The problem with optimizing compilers is that you're changing what the user expects to come out. This is very dangerious because you need to be able to prove that what you've generated will work as the non-optimized version.

I know of a few programs that when compiled with -O2 work fine but break with -O3. This is because some optimizations that are applied are just not what the programmer expected or in the older days just broken working code.

Formally verifying the output is difficult because you need to prove the same operation is happening both times even if they are extremely different in what they are doing. I'm assuming that's where the difficulty comes in.

nickpsecurity · on Jan 1, 2017

Hence the Vellvm project and its ilk:

https://www.cis.upenn.edu/~stevez/vellvm

nickpsecurity · on Jan 1, 2017

Everyone with formal method background interested in this work should consider taking on one of their posted projects that would improve it. Especially Ocaml to CakeML translator.

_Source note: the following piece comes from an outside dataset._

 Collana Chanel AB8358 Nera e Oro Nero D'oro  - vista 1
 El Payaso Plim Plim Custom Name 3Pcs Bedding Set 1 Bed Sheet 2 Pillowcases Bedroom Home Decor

https://cakeml.org/projects

Just email them first in case someone has done the work already. Academics sometimes are slow to update web sites due to digging deep into their research. ;) The best uses I can think of for CakeML are:

A reference implementation to do equivalence checks against with main language, a ML or not, being something optimized.

Someone to build other tools in that need high assurance of correctness. Prototype it to get the algorithm right using any amount of brains and tooling that already exist with an equivalent CakeML program coming out. Then, that turns into vetted object code.

A nice language for writing low-level interpreters, assemblers, or compilers that bootstrap others in a high-confidence way. Idea being in verifiable or reproducible builds where you want a starting point that can be verified by eye. They can look at the CakeML & assembly output with some extra assurance on top of hand-doing it. One might even use the incremental compilation paper on building up a Scheme to end up with a powerful, starting language plus assurance binary matches code.

gravypod · on Jan 1, 2017

Go into the compiler explorer [0] and type the following

    val num = 10

Then take a look at the x86 generation.

What is all of that. It doesn't look like executable data needed. Is that just implicit functions or something baked into the language? If it is, why isn't it being tree-shook?

junke · on Jan 1, 2017

It seems you need to add a semi-colon after the line (the AST was empty). A minimal program is simply "();", and compiles into something even more complex. A big part of it looks like runtime setup/cleanup code, common for all programs.

clarus · on Jan 1, 2017

It seems that there are some examples here: https://github.com/CakeML/cakeml/blob/master/explorer/exampl... Whould be cool to have these examples accessible from the web interface of the compiler explorer.

gravypod · on Jan 1, 2017

Sadly it doesn't seem like you can link to a compiler output from their compiler.

Twirrim · on Jan 1, 2017

What is ML in this context? Neither CakeML nor Standard ML site appear to actually define it, and it's an acronym with a few definitions in tech (e.g. Machine Learning)

more_original · on Jan 1, 2017

It's Meta Language. The ML language was developed in the early 1970s as a meta-language for the LCF theorem prover. ML was developed as a language for programming proof tactics. The strong type system and type soundness guarantees of ML were important to guarantee that such tactics could only prove correct theorems.

https://en.wikipedia.org/wiki/ML_(programming_language)

jez · on Jan 2, 2017

For a bit of history about ML, see Appendix F: The Development of ML (on page 89) from here:

http://sml-family.org/sml97-defn.pdf

igravious · on Jan 1, 2017

https://en.wikipedia.org/wiki/ML_(programming_language)

fithisux · on Jan 2, 2017

What is the difference between CakeML and StandardML in terms of Syntax and Semantics?